* PROBLEM STATEMENT
Write out again, unchanged, the lines below from the one containing "What amount of" through the one containing "1.07 meters", including both.

******

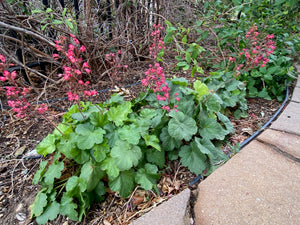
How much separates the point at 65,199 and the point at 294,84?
2.69 m

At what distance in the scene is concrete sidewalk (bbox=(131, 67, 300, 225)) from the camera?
90 centimetres

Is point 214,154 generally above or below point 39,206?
above

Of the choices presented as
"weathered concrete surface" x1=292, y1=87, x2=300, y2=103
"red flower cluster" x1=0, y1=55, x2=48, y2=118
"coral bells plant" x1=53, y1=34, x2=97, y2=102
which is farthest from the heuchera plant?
"weathered concrete surface" x1=292, y1=87, x2=300, y2=103

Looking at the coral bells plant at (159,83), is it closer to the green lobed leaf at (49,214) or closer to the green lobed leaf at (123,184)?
the green lobed leaf at (123,184)

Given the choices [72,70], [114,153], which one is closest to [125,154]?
[114,153]

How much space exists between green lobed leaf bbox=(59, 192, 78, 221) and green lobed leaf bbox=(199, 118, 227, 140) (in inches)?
36.1

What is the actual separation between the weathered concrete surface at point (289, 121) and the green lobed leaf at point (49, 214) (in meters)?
1.66

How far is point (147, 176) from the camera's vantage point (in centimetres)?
119

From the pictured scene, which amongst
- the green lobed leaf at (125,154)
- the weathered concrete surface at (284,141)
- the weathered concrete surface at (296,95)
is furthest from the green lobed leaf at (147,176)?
the weathered concrete surface at (296,95)

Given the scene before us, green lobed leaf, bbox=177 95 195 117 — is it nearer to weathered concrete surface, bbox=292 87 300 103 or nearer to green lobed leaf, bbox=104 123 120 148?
green lobed leaf, bbox=104 123 120 148

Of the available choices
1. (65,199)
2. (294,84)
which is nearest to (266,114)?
(294,84)

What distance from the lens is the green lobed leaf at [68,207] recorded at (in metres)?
1.07

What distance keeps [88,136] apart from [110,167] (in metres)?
0.23

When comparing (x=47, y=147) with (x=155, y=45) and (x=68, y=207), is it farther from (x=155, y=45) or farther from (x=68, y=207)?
(x=155, y=45)
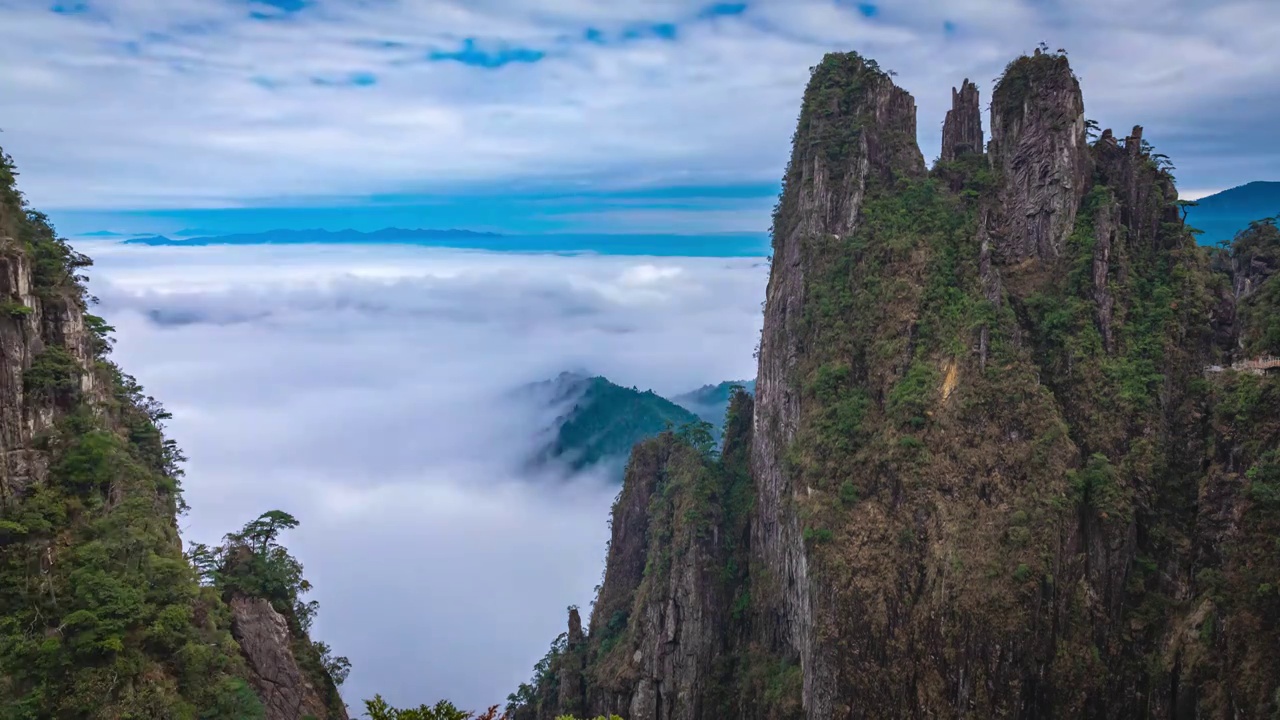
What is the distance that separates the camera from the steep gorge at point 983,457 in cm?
4519

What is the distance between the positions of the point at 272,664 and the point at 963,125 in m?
57.4

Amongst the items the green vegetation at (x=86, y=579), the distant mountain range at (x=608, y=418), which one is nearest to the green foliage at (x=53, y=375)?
the green vegetation at (x=86, y=579)

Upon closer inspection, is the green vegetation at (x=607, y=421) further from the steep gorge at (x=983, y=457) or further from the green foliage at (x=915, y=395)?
the green foliage at (x=915, y=395)

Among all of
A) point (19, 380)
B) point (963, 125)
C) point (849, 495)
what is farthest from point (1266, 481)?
point (19, 380)

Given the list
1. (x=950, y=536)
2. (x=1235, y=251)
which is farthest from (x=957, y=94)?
(x=950, y=536)

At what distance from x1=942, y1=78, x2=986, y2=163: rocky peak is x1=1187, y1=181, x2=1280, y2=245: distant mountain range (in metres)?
33.8

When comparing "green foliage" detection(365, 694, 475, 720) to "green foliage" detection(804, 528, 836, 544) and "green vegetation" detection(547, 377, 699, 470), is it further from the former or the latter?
"green vegetation" detection(547, 377, 699, 470)

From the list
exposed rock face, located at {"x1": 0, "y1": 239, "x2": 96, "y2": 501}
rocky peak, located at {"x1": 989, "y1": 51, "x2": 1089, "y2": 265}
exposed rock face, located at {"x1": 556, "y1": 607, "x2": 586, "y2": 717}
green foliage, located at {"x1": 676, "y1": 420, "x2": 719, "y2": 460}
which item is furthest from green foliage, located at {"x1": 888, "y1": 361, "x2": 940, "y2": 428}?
exposed rock face, located at {"x1": 0, "y1": 239, "x2": 96, "y2": 501}

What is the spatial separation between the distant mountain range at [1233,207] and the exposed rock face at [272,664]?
279ft

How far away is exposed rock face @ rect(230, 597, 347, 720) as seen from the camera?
4009 centimetres

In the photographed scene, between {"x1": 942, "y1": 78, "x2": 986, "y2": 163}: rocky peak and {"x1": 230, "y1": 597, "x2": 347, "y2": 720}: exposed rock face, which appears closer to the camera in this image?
{"x1": 230, "y1": 597, "x2": 347, "y2": 720}: exposed rock face

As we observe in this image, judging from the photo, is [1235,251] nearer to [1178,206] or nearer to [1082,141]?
[1178,206]

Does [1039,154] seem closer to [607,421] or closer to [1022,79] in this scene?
[1022,79]

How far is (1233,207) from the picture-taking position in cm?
8625
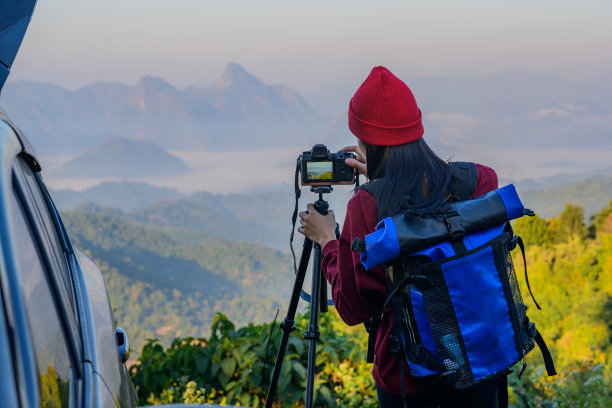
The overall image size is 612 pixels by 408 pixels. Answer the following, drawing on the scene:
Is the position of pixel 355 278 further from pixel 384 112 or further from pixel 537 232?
pixel 537 232

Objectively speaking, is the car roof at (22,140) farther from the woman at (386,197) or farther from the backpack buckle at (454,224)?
the backpack buckle at (454,224)

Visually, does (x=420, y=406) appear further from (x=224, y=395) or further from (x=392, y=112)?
(x=224, y=395)

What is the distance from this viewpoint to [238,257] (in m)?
23.5

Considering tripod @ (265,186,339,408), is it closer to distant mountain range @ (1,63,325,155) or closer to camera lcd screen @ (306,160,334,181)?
camera lcd screen @ (306,160,334,181)

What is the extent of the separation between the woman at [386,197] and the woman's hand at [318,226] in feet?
0.57

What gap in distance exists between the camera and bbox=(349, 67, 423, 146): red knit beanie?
→ 1844 millimetres

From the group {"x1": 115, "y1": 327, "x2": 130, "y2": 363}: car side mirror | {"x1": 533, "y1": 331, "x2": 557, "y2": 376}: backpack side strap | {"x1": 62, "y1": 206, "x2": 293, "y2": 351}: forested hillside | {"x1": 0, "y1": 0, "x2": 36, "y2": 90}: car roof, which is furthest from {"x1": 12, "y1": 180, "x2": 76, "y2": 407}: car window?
{"x1": 62, "y1": 206, "x2": 293, "y2": 351}: forested hillside

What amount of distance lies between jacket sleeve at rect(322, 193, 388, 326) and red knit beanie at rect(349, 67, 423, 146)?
0.17 metres

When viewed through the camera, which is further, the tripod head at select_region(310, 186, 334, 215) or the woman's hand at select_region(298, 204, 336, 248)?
the tripod head at select_region(310, 186, 334, 215)

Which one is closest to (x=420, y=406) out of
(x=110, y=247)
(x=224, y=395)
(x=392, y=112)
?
(x=392, y=112)

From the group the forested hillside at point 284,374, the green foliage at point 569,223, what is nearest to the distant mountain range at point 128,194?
the green foliage at point 569,223

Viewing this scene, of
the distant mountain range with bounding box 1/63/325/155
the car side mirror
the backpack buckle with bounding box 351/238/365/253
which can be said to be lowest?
the car side mirror

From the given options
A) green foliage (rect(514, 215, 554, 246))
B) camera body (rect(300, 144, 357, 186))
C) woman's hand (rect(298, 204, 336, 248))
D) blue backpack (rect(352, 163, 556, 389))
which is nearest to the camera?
blue backpack (rect(352, 163, 556, 389))

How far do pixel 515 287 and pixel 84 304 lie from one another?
1.07 meters
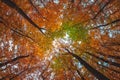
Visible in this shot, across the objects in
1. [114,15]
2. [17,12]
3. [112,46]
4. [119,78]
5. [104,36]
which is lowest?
[119,78]

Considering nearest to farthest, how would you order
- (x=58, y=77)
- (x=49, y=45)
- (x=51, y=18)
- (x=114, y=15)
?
(x=114, y=15) < (x=51, y=18) < (x=58, y=77) < (x=49, y=45)

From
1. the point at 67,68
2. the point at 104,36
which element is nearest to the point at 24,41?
the point at 67,68

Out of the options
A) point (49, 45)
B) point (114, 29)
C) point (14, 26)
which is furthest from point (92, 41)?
point (14, 26)

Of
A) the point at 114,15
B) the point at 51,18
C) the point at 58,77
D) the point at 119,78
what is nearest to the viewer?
the point at 119,78

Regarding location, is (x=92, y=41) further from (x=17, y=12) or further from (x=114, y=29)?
(x=17, y=12)

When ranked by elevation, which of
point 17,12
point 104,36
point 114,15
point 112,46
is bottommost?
point 112,46

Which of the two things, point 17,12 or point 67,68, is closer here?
point 17,12

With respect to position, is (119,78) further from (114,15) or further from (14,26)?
(14,26)

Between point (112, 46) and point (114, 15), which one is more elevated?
point (114, 15)

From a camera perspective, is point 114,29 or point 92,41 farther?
point 92,41
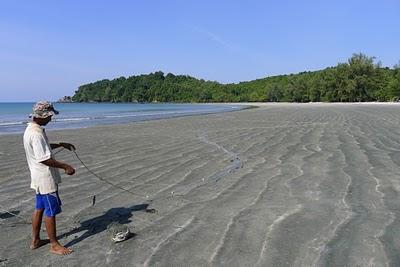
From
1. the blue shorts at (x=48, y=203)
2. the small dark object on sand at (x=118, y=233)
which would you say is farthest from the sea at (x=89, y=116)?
the small dark object on sand at (x=118, y=233)

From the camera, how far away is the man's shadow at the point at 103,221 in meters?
5.14

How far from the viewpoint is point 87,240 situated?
4.93 meters

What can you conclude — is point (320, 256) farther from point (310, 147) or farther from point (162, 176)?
point (310, 147)

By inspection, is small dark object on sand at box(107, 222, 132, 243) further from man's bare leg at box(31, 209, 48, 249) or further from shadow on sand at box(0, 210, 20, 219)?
shadow on sand at box(0, 210, 20, 219)

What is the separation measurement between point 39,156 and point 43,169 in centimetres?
18

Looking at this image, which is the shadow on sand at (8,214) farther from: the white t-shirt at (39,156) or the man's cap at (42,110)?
the man's cap at (42,110)

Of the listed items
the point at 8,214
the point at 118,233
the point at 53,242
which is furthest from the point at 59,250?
the point at 8,214

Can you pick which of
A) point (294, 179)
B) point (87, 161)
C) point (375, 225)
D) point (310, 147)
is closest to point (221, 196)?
point (294, 179)

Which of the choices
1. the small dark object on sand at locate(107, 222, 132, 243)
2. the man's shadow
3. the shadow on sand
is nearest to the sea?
the shadow on sand

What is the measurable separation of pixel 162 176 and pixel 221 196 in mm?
2179

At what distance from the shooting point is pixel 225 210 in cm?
584

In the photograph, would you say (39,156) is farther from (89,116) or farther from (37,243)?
(89,116)

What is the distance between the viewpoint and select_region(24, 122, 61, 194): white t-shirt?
174 inches

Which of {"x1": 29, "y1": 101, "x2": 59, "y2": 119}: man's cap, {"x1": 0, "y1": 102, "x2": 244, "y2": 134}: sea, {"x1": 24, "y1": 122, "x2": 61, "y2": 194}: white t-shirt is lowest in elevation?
{"x1": 0, "y1": 102, "x2": 244, "y2": 134}: sea
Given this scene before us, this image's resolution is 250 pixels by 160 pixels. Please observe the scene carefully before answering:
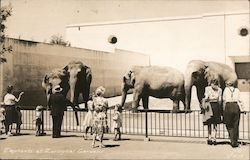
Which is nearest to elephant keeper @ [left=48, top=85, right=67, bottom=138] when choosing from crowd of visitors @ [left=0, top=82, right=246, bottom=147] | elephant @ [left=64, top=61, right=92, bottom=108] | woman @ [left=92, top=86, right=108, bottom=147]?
crowd of visitors @ [left=0, top=82, right=246, bottom=147]

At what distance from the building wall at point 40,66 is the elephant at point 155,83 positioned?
13.4 feet

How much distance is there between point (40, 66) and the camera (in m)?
18.1

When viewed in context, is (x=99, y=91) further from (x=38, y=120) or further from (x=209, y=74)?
(x=209, y=74)

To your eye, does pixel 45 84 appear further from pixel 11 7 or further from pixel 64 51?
pixel 64 51

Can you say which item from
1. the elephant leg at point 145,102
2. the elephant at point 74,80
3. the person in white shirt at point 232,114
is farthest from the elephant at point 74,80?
the person in white shirt at point 232,114

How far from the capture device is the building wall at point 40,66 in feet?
53.3

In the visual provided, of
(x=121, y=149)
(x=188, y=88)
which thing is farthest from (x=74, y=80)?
(x=121, y=149)

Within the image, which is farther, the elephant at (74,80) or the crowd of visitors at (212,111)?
the elephant at (74,80)

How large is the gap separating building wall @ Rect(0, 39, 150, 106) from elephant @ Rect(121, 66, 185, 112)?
161 inches

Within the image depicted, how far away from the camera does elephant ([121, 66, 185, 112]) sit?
1638 cm

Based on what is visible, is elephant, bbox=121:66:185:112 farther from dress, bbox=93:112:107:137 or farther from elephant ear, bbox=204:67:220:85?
dress, bbox=93:112:107:137

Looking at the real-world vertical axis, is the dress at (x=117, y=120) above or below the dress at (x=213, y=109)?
below

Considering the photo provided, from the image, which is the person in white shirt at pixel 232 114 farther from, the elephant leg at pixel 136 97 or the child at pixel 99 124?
the elephant leg at pixel 136 97

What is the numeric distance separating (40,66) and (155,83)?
5355mm
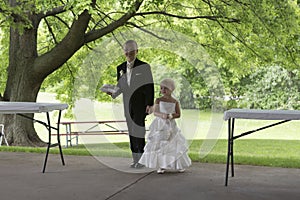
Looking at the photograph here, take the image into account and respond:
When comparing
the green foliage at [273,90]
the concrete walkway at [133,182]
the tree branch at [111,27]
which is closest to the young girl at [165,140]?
the concrete walkway at [133,182]

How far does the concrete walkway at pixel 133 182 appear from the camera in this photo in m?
4.12

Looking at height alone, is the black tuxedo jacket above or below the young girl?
above

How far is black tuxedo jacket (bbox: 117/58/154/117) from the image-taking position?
5324 mm

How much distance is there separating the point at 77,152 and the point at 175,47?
6.10ft

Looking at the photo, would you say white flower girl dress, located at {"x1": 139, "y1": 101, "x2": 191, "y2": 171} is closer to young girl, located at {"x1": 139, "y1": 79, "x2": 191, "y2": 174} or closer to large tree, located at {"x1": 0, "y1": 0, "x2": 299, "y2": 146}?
young girl, located at {"x1": 139, "y1": 79, "x2": 191, "y2": 174}

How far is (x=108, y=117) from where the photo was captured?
19.4ft

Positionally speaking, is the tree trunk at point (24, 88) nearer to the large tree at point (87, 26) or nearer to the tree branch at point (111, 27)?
the large tree at point (87, 26)

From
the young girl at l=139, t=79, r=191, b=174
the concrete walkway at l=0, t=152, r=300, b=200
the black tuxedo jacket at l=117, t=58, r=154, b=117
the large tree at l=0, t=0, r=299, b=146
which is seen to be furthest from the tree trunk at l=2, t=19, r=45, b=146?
the young girl at l=139, t=79, r=191, b=174

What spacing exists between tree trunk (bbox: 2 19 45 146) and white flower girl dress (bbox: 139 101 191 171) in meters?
5.15

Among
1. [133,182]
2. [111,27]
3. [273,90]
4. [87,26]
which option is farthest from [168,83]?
[273,90]

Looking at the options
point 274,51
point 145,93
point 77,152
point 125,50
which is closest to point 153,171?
point 145,93

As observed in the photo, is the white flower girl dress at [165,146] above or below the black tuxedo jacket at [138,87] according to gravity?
below

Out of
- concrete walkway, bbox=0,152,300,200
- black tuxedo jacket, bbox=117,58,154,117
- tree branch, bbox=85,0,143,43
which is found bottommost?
concrete walkway, bbox=0,152,300,200

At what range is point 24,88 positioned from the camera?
1010 cm
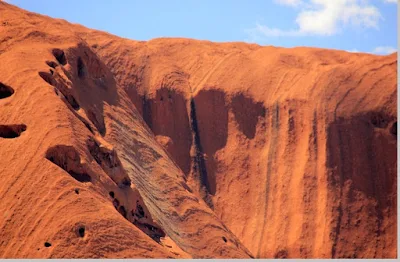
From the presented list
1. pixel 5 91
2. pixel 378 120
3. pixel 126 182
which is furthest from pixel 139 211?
pixel 378 120

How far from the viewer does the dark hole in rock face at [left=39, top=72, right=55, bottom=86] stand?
4034cm

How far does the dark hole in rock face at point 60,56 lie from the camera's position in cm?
4303

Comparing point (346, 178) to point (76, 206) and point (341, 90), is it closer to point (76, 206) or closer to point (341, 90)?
point (341, 90)

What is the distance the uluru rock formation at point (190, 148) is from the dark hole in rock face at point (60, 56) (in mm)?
52

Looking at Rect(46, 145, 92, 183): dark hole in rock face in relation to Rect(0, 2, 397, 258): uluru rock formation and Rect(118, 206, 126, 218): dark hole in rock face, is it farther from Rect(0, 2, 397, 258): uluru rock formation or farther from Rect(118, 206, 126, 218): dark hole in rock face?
Rect(118, 206, 126, 218): dark hole in rock face

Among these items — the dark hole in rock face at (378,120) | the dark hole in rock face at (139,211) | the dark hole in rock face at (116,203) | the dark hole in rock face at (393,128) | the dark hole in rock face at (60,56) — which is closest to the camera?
the dark hole in rock face at (116,203)

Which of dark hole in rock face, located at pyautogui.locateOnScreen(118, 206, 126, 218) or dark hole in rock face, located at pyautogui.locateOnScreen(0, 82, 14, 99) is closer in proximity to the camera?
dark hole in rock face, located at pyautogui.locateOnScreen(118, 206, 126, 218)

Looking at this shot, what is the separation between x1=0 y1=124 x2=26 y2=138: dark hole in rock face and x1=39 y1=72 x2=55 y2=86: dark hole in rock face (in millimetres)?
3135

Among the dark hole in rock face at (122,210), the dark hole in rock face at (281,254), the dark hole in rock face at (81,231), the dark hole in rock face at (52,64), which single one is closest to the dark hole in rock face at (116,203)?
the dark hole in rock face at (122,210)

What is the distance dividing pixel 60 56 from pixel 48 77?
8.99 ft

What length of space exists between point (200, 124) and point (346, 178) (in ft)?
29.2

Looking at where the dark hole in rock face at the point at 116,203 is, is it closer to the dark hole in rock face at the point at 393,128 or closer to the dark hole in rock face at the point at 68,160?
the dark hole in rock face at the point at 68,160

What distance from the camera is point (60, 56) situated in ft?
142

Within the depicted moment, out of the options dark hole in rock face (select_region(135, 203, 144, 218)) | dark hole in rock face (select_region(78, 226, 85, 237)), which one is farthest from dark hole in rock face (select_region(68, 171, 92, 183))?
dark hole in rock face (select_region(135, 203, 144, 218))
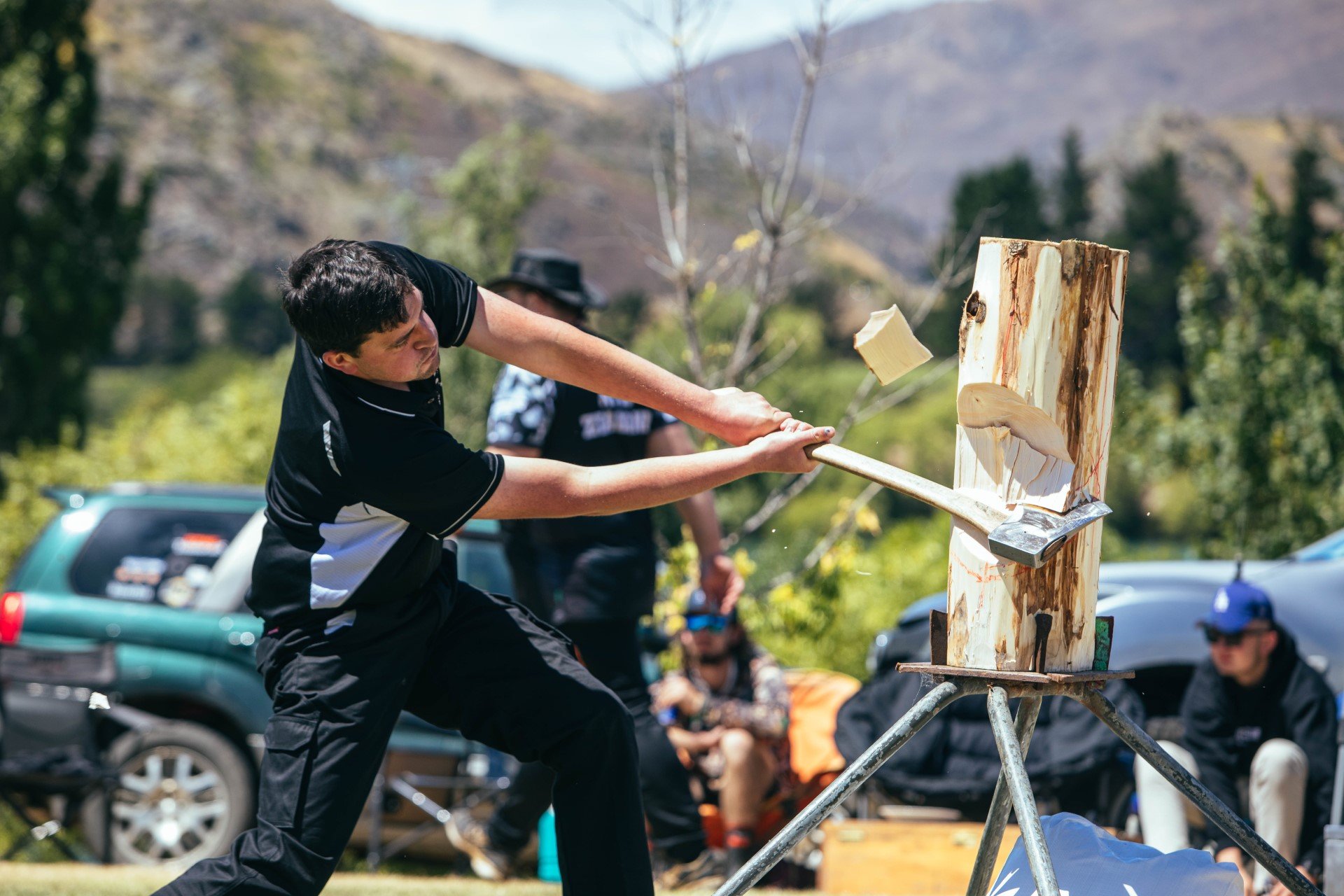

******

* RESULT
What amount of distance lies between jacket sleeve at rect(322, 193, 388, 326) and red knit beanie at rect(349, 67, 423, 146)?
0.17 metres

When viewed through the camera, which is further, the tripod head at select_region(310, 186, 334, 215) or the woman's hand at select_region(298, 204, 336, 248)?
the tripod head at select_region(310, 186, 334, 215)

Which one is closest to (x=420, y=406) out of
(x=110, y=247)
(x=224, y=395)
(x=392, y=112)
?
(x=392, y=112)

From the group the forested hillside at point 284,374, the green foliage at point 569,223, what is nearest to the distant mountain range at point 128,194?
the green foliage at point 569,223

Viewing this scene, of
the distant mountain range with bounding box 1/63/325/155
the car side mirror
the backpack buckle with bounding box 351/238/365/253
which can be said to be lowest?
the car side mirror

From the given options
A) green foliage (rect(514, 215, 554, 246))
B) camera body (rect(300, 144, 357, 186))
C) woman's hand (rect(298, 204, 336, 248))
D) blue backpack (rect(352, 163, 556, 389))
which is nearest to the camera?
blue backpack (rect(352, 163, 556, 389))

How far do pixel 515 287 and pixel 84 304 lie from one another?
1.07 meters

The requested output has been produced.